* Exercise brief:
Retype exactly the span of lines below from the one with "Petr Rychlý měl" through the one with "Korea-Seoul-Tower-Food-Pancake - Night". Do not include pictures.

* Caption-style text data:

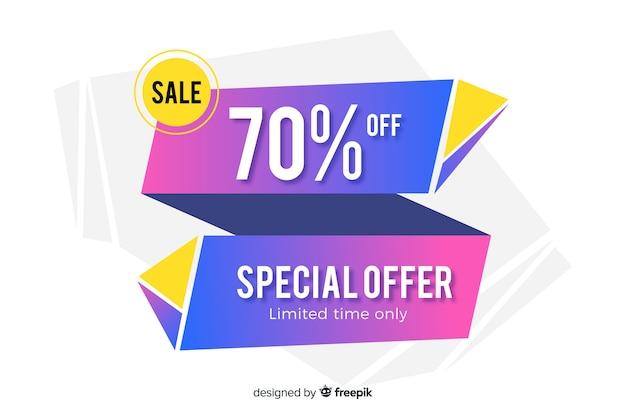 Modello astratto colorato banner di vendita
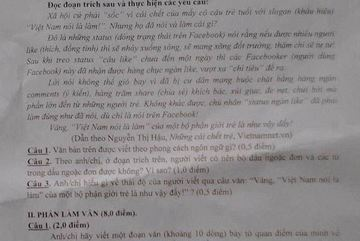 Đưa nội dung báo VietNamNet vào đề kiểm tra học kỳ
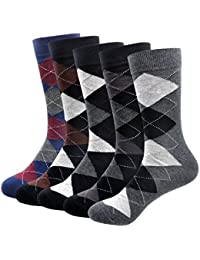 Men's Cotton Thermal Argyle Socks 3/5Pack Classic Casual Socks Chekered Dress Socks For Men Size 6-12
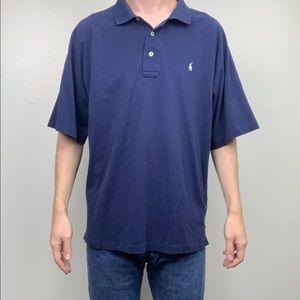 POLO GOLPH polo shirt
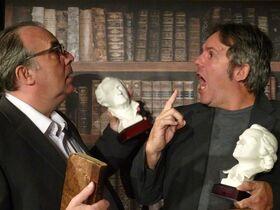 Bild: Goethe vs Schiller - Premiere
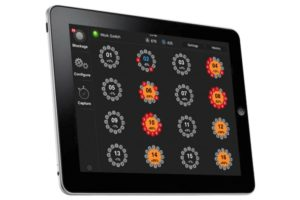 Intelligent Ag Recon Wireless Blockage & Flow Monitor on iPad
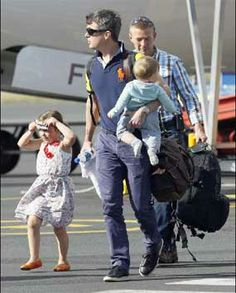 frederik , mary et leurs enfants
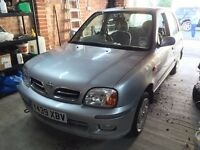 Breaking 2001 Nissan Micra 1.0 5 door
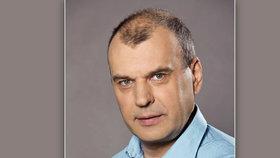 Petr Rychlý měl koktající infarkt, od smrti ho dělily hodiny, zaznělo v jeho 13. komnatě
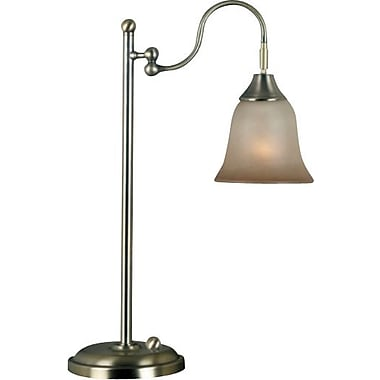 Kenroy Horton Incandescent Desk Lamp, Vintage Brass Finish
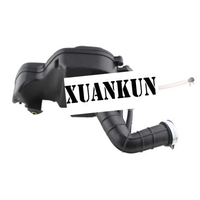 XUANKUN GY6 Fitting Parts Air Filter Assembly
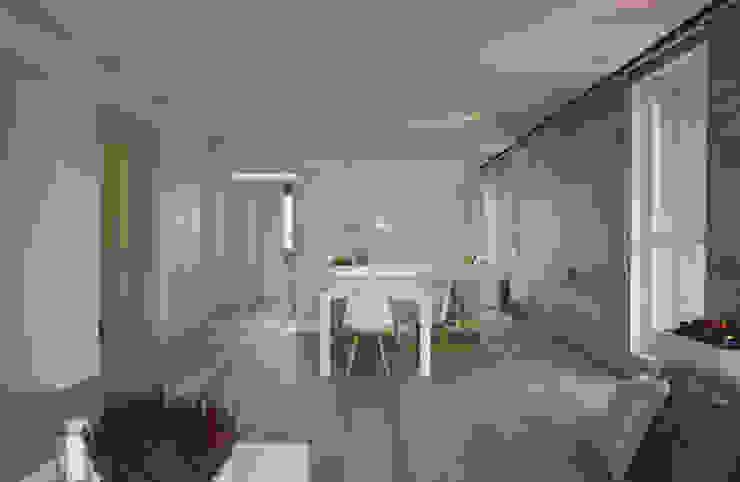 t design Scandinavian style dining room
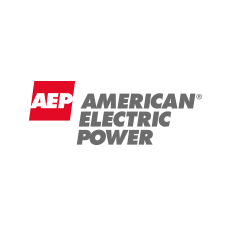 EUtech reference American Electric Power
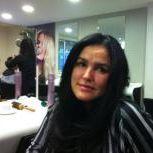 Beatriz Moncada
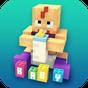 Baby Craft: Game Membuat dan Membangun untuk Anak 1.2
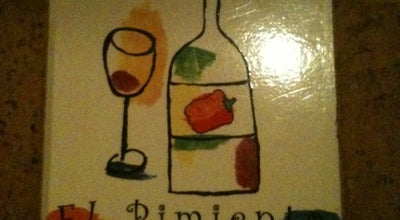 Photo of Spanish Restaurant El Pimiento at 16403 Nw 67th Ave, Miami Lakes, FL 33014, United States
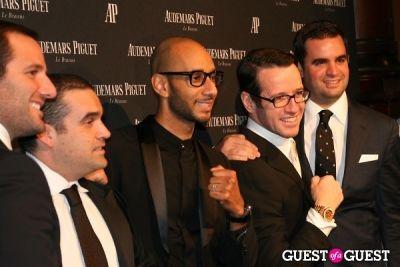 swizz beatz in Audemars Piguet Royal Oak 40 Years New York City Exhibition Gala
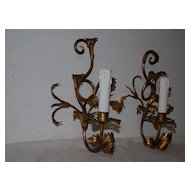 An Antique Italian Pair Toleware 1-light Wall Sconces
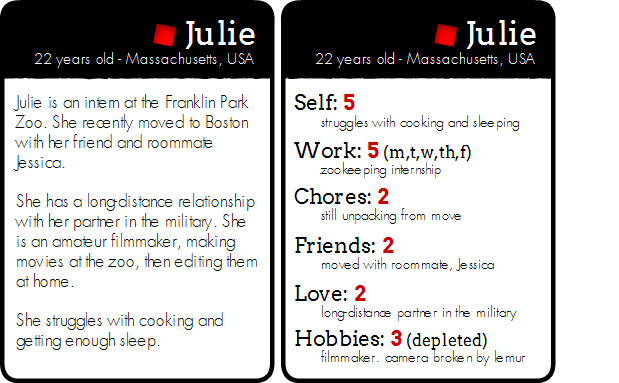A prototype character card, front and back.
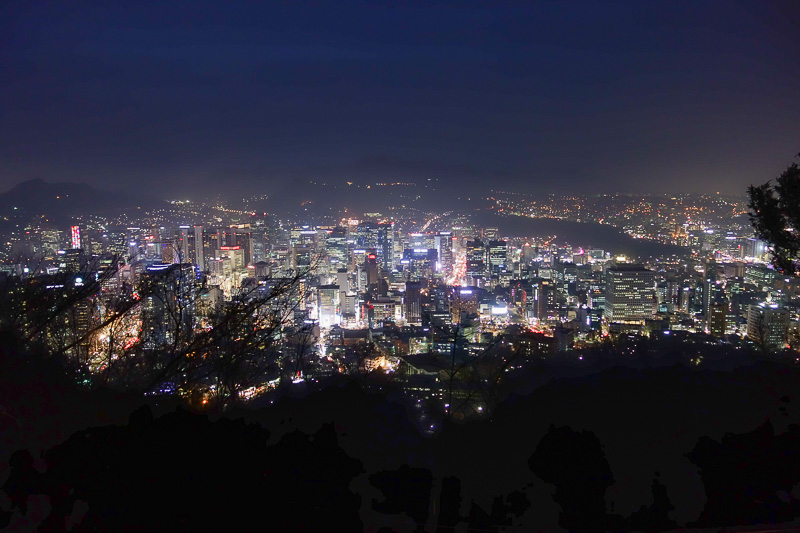 Korea-Seoul-Tower-Food-Pancake - Night view from the top. I think night view from half way down is better, stay tuned.
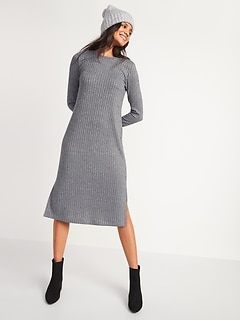 Rib-Knit Long-Sleeve Midi Shift Dress for Women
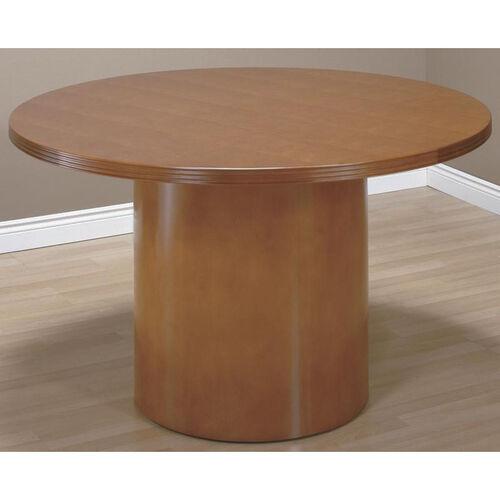 Our OSP Furniture Kenwood Hardwood Veneer 42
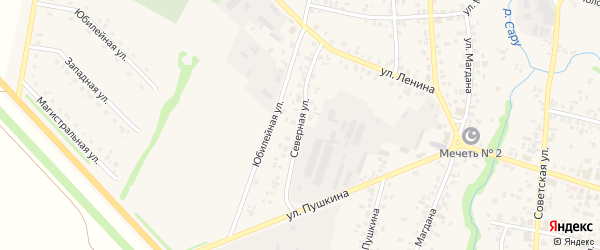 Северная улица на карте села Бураево с номерами домов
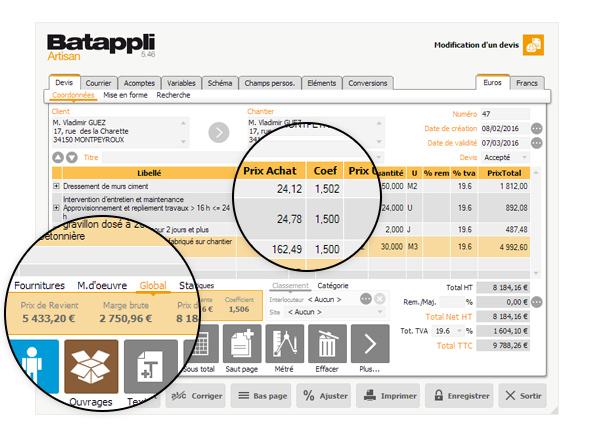 Determiner Le Coefficient De Prix De Vente Batappli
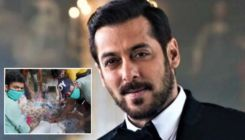 Salman Khan reaches out to 5000 families on the occasion of Eid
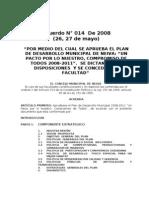 Plan de Desarrollo Acuerdo 014 de 2008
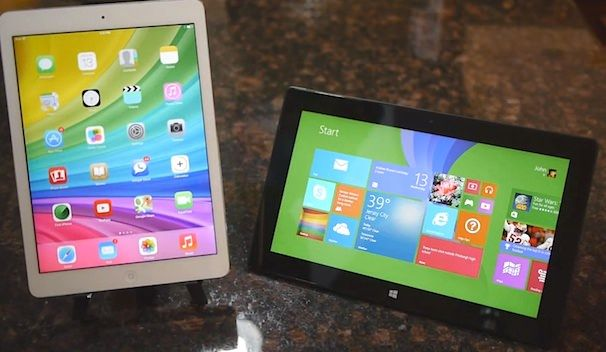 Apple-iPad-Air-vs-Microsoft-Surface-Pro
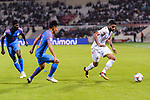 Sayed Dhiya Saeed of Bahrain (R) is followed by Udanta Singh Kumam of India (L) during the AFC Asian Cup UAE 2019 Group A match between India (IND) and Bahrain (BHR) at Sharjah Stadium on 14 January 2019 in Sharjah, United Arab Emirates. Photo by Marcio Rodrigo Machado / Power Sport Images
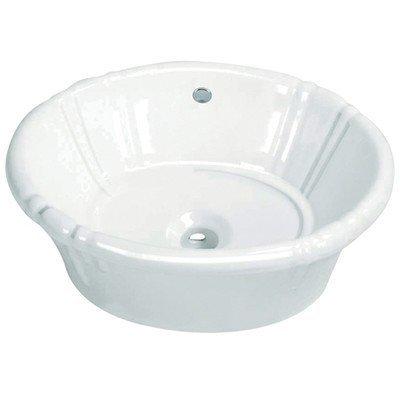 Kingston Brass EV18157 Vintage Vitreous China Single Bowl Lavatory Sink (Vitreous Bowl)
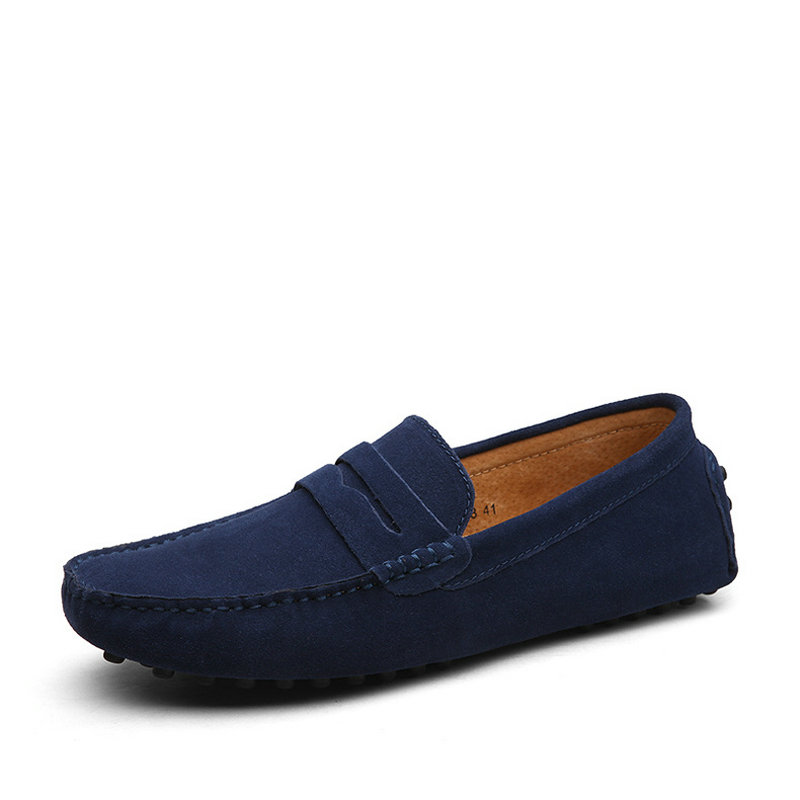 New Slip On Men Casual Shoes Cow Suede Leather Driving Shoes Men Loafers Moccasins Male Plus Size 45 46 47  RME-354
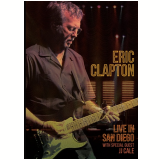 Eric Clapton - Live In San Diego (with Special Guest Jj Cale) (CD) - Eric Clapton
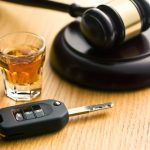 Mass lawyer for DUI, DWI & OUI defenses
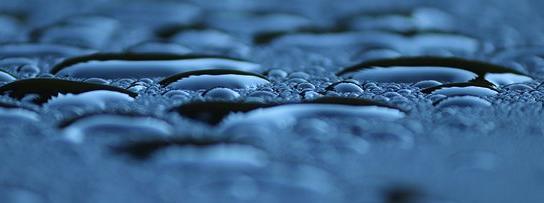 תמונה של טיפות מים
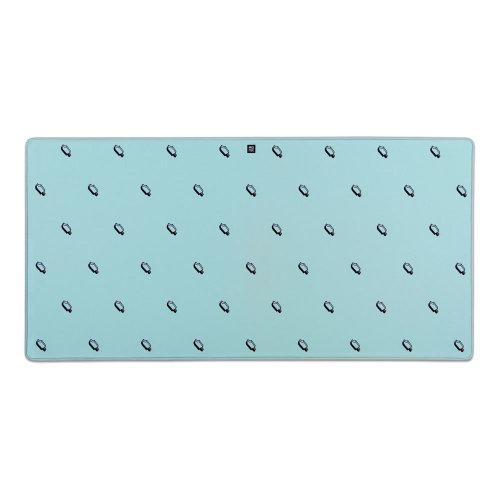 Mionix Desk Pad Ice Cream Turquoise MNX-04-27004-G MNX-04-27004-G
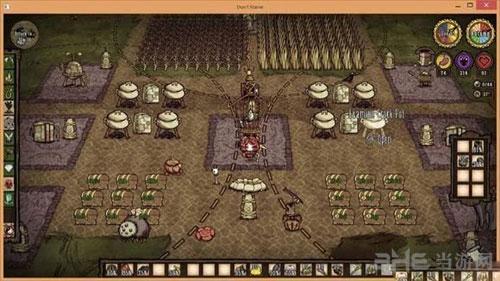饥荒游戏截图1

* Task output:
 Petr Rychlý měl koktající infarkt, od smrti ho dělily hodiny, zaznělo v jeho 13. komnatě
 Kenroy Horton Incandescent Desk Lamp, Vintage Brass Finish
 XUANKUN GY6 Fitting Parts Air Filter Assembly
 t design Scandinavian style dining room
 EUtech reference American Electric Power
 Beatriz Moncada
 Baby Craft: Game Membuat dan Membangun untuk Anak 1.2
 Photo of Spanish Restaurant El Pimiento at 16403 Nw 67th Ave, Miami Lakes, FL 33014, United States
 swizz beatz in Audemars Piguet Royal Oak 40 Years New York City Exhibition Gala
 An Antique Italian Pair Toleware 1-light Wall Sconces
A prototype character card, front and back.
 Korea-Seoul-Tower-Food-Pancake - Night view from the top. I think night view from half way down is better, stay tuned.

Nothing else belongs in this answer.